24’üncü Dönemde de Şanlı Urfa’dan milletvekili seçilen Prof. Dr. Zeynep Karahan Uslu, UNESCO Türkiye Milli Komisyonu Başkanlığı’ndan, Yıldız Sarayı Vakfı Mütevelli Heyet Başkanlığına, AK Parti MKYK Üyeliğinden, AK Parti Ar-Ge Başkan Yardımcılığına, Genel Başkan Danışmanlığından, AK Parti Halkla İlişkiler Başkan Yardımcılığına kadar pek çok görevi bir arada yürütmeyi başarmıştır. Uslu, iki hamle sonrasını görebilen meziyetlerin sahibidir. Pek çok dernekte, kuruluşta yönetim kurulu üyelikleri ve üyelikleri bulunan Zeynep Hanım koltuklarının altındaki karpuzların hiçbirini düşürüp kırmadan bugüne kadar başarı ile taşımayı bilmiştir.

İtalya Devlet Nişanı, Dostluk ve Barış Ödülü, 19 Mayıs Gençlik Ödülü ve Yılın Milletvekili Ödülü gibi pek çok ödülün sahibi olan Prof. Dr. Zeynep Karahan Uslu’nun ülkemiz adına yaptığı başarılı işlerle, temsilcilikleriyle, kendisiyle ne kadar gurur duysak azdır. Sınır tanımayan yetenekleri ile ülkemize yaptığı değerli hizmetler her zaman sevgi ile anılacaktır. 2019 Göbeklitepe Yılı’nda Kültür ve Turizm Bakanlığı ile Yıldız Sarayı Vakfı tarafından yürütülen “Göbeklitepe: İnsanlık Tarihi Yeniden Yazılıyor” projesi kapsamında Mütevelli Heyeti Başkanı olarak ev sahipliği yapan Uslu, cansiperane çalışarak değerlerimizi tanıtıyor.
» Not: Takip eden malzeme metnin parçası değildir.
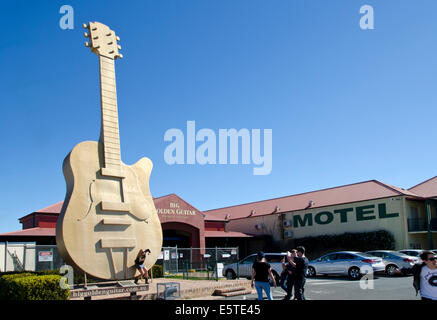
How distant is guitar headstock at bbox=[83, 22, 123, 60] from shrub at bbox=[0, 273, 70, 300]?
7.82 meters

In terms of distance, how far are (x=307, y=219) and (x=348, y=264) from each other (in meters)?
18.0

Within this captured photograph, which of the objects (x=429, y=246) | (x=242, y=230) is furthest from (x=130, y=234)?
(x=242, y=230)

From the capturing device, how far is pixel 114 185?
45.2ft

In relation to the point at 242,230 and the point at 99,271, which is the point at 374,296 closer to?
the point at 99,271

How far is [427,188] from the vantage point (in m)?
33.8

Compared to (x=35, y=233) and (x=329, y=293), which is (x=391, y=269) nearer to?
(x=329, y=293)

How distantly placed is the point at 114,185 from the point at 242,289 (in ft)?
18.6

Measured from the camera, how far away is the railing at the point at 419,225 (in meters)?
30.8

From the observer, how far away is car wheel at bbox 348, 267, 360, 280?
18438mm

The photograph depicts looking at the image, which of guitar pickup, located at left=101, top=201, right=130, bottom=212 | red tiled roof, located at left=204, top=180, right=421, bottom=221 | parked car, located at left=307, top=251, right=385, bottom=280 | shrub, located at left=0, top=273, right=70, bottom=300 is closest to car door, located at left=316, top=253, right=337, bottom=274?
parked car, located at left=307, top=251, right=385, bottom=280

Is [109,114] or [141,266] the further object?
[109,114]

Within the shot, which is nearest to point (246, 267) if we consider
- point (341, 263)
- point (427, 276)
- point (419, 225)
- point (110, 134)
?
point (341, 263)

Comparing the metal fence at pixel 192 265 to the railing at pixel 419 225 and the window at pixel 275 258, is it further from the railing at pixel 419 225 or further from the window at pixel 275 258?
the railing at pixel 419 225

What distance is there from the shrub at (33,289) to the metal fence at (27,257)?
7106mm
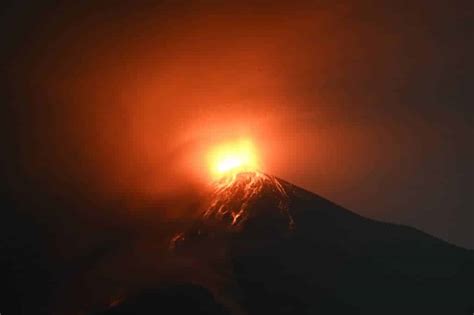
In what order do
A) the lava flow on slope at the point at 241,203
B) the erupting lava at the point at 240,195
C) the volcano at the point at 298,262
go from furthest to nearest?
1. the erupting lava at the point at 240,195
2. the lava flow on slope at the point at 241,203
3. the volcano at the point at 298,262

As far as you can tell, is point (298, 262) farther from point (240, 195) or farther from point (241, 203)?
point (240, 195)

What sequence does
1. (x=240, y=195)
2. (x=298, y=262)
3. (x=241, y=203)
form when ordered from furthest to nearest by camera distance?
(x=240, y=195), (x=241, y=203), (x=298, y=262)

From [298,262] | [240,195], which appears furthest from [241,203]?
[298,262]

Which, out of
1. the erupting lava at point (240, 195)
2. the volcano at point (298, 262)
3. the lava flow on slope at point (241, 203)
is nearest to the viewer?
the volcano at point (298, 262)

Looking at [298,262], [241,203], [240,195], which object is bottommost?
[298,262]

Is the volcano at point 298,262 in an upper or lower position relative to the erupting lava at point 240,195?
lower

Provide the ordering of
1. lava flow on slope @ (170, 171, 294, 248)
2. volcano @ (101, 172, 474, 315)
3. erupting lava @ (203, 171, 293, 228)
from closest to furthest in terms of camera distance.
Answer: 1. volcano @ (101, 172, 474, 315)
2. lava flow on slope @ (170, 171, 294, 248)
3. erupting lava @ (203, 171, 293, 228)

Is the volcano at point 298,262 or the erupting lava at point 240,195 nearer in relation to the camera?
the volcano at point 298,262

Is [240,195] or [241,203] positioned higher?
[240,195]
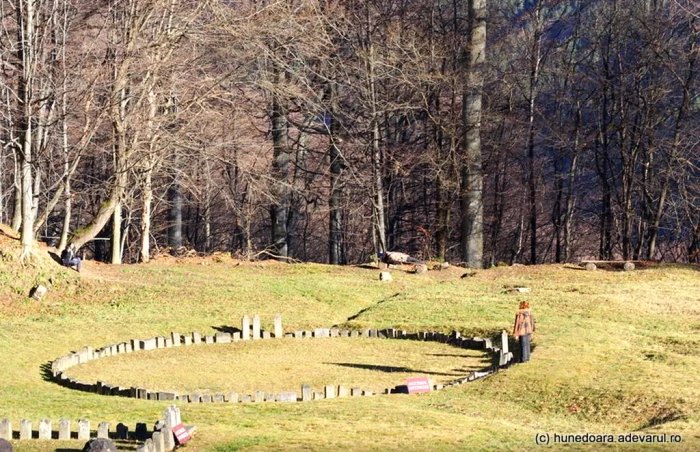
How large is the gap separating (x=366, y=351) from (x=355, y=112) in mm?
22129

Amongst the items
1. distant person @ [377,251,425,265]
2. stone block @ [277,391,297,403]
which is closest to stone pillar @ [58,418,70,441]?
stone block @ [277,391,297,403]

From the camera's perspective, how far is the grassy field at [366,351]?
15.2m

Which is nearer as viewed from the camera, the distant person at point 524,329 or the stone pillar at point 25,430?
the stone pillar at point 25,430

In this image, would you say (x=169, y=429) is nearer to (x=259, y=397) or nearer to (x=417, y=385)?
(x=259, y=397)

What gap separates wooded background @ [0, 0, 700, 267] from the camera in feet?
109

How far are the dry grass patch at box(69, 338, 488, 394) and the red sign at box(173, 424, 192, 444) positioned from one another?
5.68m

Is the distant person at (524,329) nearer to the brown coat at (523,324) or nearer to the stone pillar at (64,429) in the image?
the brown coat at (523,324)

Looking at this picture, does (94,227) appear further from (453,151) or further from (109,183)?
(453,151)

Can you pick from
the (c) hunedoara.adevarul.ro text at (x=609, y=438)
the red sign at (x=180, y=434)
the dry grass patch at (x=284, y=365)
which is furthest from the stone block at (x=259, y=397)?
the (c) hunedoara.adevarul.ro text at (x=609, y=438)

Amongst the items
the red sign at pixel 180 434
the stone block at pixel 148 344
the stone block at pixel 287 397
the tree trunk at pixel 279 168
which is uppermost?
the tree trunk at pixel 279 168

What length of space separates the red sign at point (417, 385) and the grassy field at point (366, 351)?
11.4 inches

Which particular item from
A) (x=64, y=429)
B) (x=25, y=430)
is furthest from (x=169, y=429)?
(x=25, y=430)

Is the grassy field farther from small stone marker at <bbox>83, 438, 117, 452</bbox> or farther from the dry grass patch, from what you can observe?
small stone marker at <bbox>83, 438, 117, 452</bbox>

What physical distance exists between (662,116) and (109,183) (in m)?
23.9
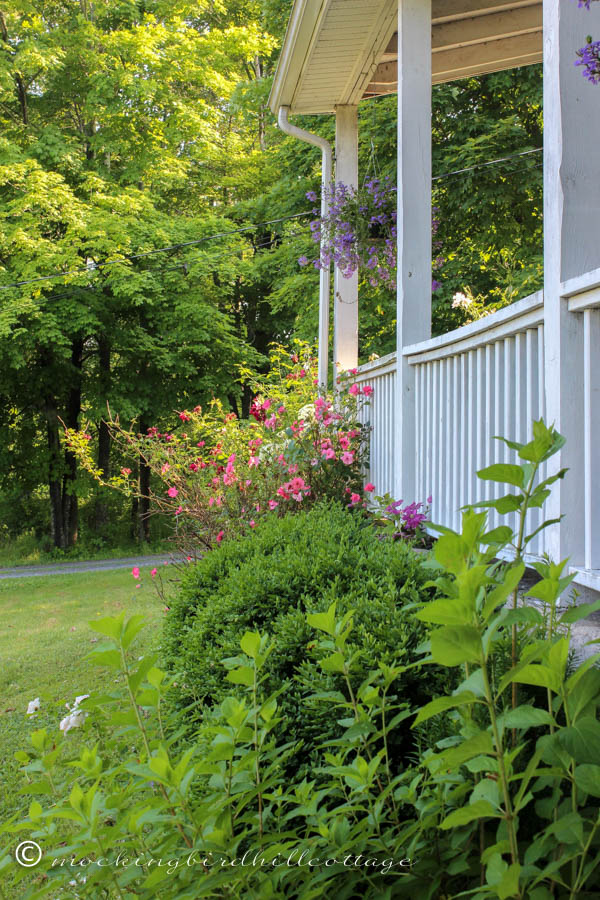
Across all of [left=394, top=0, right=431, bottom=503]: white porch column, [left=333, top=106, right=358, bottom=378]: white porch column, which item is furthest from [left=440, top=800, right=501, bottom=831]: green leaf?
[left=333, top=106, right=358, bottom=378]: white porch column

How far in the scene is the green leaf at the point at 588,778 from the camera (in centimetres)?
A: 79

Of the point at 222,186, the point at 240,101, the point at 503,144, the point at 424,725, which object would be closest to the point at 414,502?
the point at 424,725

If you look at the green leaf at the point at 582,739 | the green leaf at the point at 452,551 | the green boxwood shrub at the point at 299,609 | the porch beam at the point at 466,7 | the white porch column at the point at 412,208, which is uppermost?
the porch beam at the point at 466,7

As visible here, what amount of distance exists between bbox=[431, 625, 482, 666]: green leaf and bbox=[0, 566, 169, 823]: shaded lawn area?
3.25 feet

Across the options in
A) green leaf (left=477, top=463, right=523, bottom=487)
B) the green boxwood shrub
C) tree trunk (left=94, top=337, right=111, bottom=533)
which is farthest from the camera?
tree trunk (left=94, top=337, right=111, bottom=533)

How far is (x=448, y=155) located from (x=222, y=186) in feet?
29.6

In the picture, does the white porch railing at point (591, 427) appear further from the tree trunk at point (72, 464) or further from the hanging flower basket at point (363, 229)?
the tree trunk at point (72, 464)

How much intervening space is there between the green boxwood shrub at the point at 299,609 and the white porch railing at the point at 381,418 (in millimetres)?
1345

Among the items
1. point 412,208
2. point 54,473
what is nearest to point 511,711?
point 412,208

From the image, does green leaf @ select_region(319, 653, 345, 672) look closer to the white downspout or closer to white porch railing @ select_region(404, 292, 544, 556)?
white porch railing @ select_region(404, 292, 544, 556)

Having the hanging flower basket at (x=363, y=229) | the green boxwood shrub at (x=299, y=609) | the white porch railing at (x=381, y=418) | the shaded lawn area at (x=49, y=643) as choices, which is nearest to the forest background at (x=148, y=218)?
the shaded lawn area at (x=49, y=643)

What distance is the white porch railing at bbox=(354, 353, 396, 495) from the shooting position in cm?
449

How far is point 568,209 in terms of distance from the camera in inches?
83.9

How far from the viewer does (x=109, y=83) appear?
14.6 m
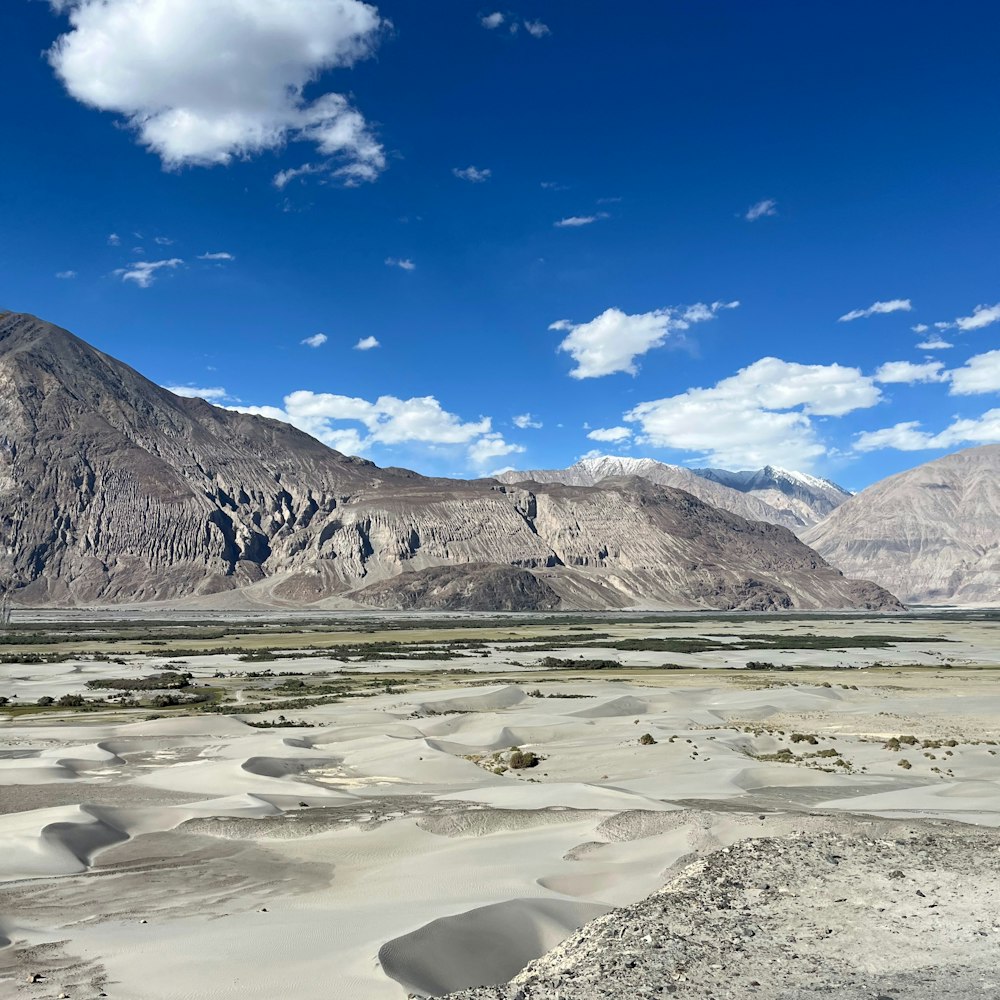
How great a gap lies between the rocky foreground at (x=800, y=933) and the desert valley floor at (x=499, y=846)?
1.9 inches

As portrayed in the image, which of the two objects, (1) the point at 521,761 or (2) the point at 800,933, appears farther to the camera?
(1) the point at 521,761

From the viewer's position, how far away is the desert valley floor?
10.4 meters

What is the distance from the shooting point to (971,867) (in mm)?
13703

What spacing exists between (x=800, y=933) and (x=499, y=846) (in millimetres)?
7905

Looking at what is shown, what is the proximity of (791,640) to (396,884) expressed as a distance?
109367 mm

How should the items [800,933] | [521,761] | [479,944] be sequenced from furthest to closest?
[521,761] < [479,944] < [800,933]

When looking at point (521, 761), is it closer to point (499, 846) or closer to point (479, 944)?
point (499, 846)

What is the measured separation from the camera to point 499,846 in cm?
1762

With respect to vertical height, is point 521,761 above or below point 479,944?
below

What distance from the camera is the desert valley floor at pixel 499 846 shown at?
34.0ft

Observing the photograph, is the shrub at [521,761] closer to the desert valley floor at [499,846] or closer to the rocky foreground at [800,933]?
the desert valley floor at [499,846]

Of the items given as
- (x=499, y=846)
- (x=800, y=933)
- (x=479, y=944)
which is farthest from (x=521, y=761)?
(x=800, y=933)

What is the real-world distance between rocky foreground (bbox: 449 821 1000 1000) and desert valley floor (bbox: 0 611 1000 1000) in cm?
5

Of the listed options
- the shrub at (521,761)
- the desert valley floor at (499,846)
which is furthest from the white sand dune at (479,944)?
the shrub at (521,761)
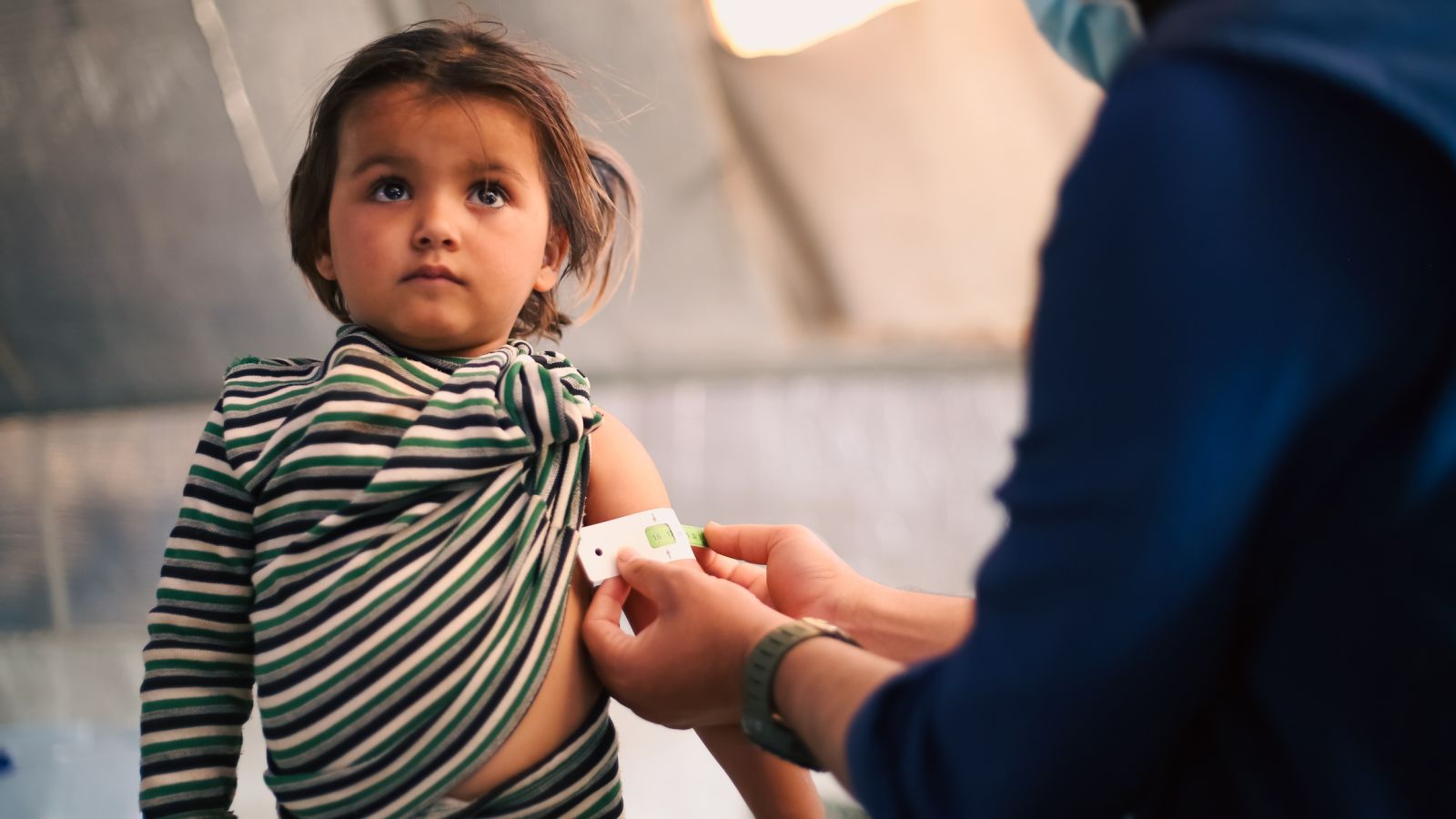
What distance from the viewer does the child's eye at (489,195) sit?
827 millimetres

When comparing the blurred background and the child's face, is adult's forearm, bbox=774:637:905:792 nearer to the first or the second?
the child's face

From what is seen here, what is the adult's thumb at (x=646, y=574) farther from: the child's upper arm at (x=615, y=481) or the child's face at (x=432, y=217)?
the child's face at (x=432, y=217)

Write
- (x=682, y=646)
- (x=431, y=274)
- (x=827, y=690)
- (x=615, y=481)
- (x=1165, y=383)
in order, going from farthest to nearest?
(x=615, y=481) → (x=431, y=274) → (x=682, y=646) → (x=827, y=690) → (x=1165, y=383)

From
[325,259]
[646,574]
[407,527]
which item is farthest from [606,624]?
[325,259]

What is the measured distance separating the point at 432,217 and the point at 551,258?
0.59 ft

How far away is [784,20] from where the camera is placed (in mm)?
1504

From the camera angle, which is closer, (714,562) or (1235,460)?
(1235,460)

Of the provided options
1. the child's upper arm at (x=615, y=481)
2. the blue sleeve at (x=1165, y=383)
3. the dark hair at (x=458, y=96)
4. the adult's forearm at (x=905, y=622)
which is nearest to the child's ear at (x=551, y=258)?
the dark hair at (x=458, y=96)

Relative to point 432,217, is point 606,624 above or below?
below

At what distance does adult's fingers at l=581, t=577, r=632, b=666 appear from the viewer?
741mm

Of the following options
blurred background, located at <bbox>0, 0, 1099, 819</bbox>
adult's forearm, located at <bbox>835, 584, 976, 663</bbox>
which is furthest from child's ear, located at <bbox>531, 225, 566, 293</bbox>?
blurred background, located at <bbox>0, 0, 1099, 819</bbox>

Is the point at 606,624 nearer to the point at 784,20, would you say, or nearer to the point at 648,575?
the point at 648,575

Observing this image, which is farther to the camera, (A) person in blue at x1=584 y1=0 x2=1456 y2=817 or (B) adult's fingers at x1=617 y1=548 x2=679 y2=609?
(B) adult's fingers at x1=617 y1=548 x2=679 y2=609

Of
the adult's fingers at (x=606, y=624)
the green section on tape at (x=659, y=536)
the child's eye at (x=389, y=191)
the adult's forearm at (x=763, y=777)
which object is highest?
the child's eye at (x=389, y=191)
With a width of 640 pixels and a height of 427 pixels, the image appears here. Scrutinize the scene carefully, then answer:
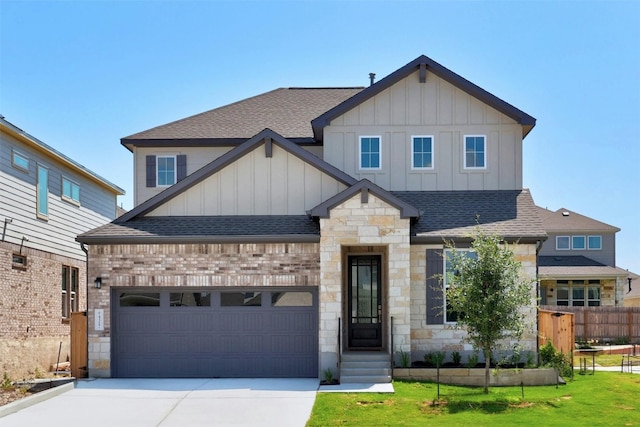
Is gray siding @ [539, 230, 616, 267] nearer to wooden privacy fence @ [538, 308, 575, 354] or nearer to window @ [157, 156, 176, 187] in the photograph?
wooden privacy fence @ [538, 308, 575, 354]

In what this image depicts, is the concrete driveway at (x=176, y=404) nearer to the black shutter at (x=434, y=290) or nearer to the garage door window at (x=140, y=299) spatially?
the garage door window at (x=140, y=299)

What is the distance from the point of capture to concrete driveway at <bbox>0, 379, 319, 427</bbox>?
41.1ft

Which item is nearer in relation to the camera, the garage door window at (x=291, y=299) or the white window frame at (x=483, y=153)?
the garage door window at (x=291, y=299)

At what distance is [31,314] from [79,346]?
2838 mm

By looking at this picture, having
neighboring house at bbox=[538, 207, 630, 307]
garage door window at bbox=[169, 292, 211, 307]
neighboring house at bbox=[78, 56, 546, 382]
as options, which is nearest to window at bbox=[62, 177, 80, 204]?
neighboring house at bbox=[78, 56, 546, 382]

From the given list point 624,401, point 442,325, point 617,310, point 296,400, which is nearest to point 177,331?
point 296,400

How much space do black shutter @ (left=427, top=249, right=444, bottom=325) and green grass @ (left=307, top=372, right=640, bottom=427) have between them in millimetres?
2150

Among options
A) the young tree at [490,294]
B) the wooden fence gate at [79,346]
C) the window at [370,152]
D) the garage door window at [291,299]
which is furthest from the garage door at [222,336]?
the window at [370,152]

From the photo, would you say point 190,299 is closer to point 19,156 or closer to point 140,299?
point 140,299

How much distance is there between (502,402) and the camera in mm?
13508

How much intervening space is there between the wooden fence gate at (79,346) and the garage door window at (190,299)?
211 centimetres

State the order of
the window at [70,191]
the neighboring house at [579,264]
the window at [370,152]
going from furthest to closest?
1. the neighboring house at [579,264]
2. the window at [70,191]
3. the window at [370,152]

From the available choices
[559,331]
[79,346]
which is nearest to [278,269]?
[79,346]

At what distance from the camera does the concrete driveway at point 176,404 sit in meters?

Yüreği ülke sevgisi ile çarpan Prof. Dr. Zeynep Karahan Uslu’nun yaptığı güzel icraatları, onun vizyonunun yansımalarının yarattığı güzellikleri anlatmayı gerçekten sayfalara sığdıramam. Zaman dilimlerine nasıl sığdırabildiğine şaşırdığım Zeynep Hanım, çalışma temposunun dışında ihmal etmediği sosyal sorumluluk projeleri, yardım severliği ve güzel ruhu ile hiç durmaz… İyi ki varsınız. İyi pazarlar.